### [AANGELEVERDE TEKST]
--------

Antão Gonçalves (†1501) was een Portugese ontdekkingreizer en zeevaarder uit de 15e eeuw ten tijde van Hendrik de Zeevaarder.
In 1441 voer hij met een klein schip met een bemanning van eenentwintig man naar het zuiden van Kaap Bojador, naar de regio Río de Oro, met als doel pelzen en vet van zeeleeuwen te bemachtigen. Even later kwam de expeditie onder leiding van Nuno Tristão aan. Antão Gonçalves had tijdens het jagen een jonge inheemse kamelendrijver gevangengenomen. Nuno Tristão had aan boord een Moorse gids mee. De jonge man werd ondervraagd en leidde de Portugezen naar zijn vissersdorp. Daar namen ze tien inboorlingen, azenegue, gevangen. Gonçalves keerde met zijn tien slaven terug naar Portugal; Nuno Tristão zette zijn expeditie verder naar het zuiden tot aan Kaap Blanco.

--------

### [GEGEVEN INFORMATIE]
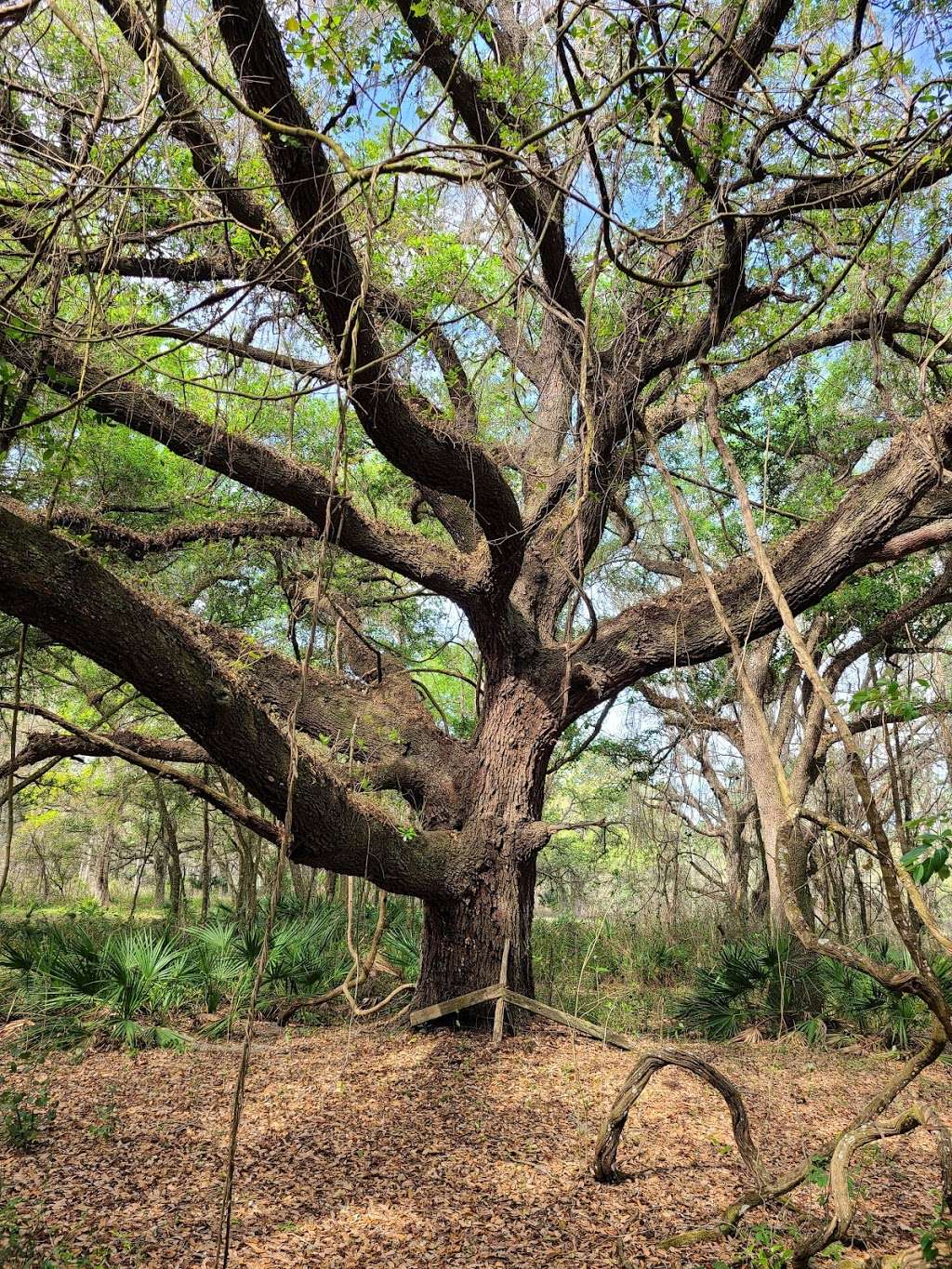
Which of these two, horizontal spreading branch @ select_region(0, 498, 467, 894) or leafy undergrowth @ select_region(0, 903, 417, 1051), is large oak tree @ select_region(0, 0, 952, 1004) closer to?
horizontal spreading branch @ select_region(0, 498, 467, 894)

--------

### [OPDRACHT]
Schrijf het stuk uit de tekst over Antão Gonçalves opnieuw op, beginnend bij de woorden "Antão Gonçalves (†1501)" en stoppend na "aan Kaap Blanco.". Vervang daarbij "zeeleeuwen" door "robben".

### [ANTWOORDVAK]
Antão Gonçalves (†1501) was een Portugese ontdekkingreizer en zeevaarder uit de 15e eeuw ten tijde van Hendrik de Zeevaarder.
In 1441 voer hij met een klein schip met een bemanning van eenentwintig man naar het zuiden van Kaap Bojador, naar de regio Río de Oro, met als doel pelzen en vet van robben te bemachtigen. Even later kwam de expeditie onder leiding van Nuno Tristão aan. Antão Gonçalves had tijdens het jagen een jonge inheemse kamelendrijver gevangengenomen. Nuno Tristão had aan boord een Moorse gids mee. De jonge man werd ondervraagd en leidde de Portugezen naar zijn vissersdorp. Daar namen ze tien inboorlingen, azenegue, gevangen. Gonçalves keerde met zijn tien slaven terug naar Portugal; Nuno Tristão zette zijn expeditie verder naar het zuiden tot aan Kaap Blanco.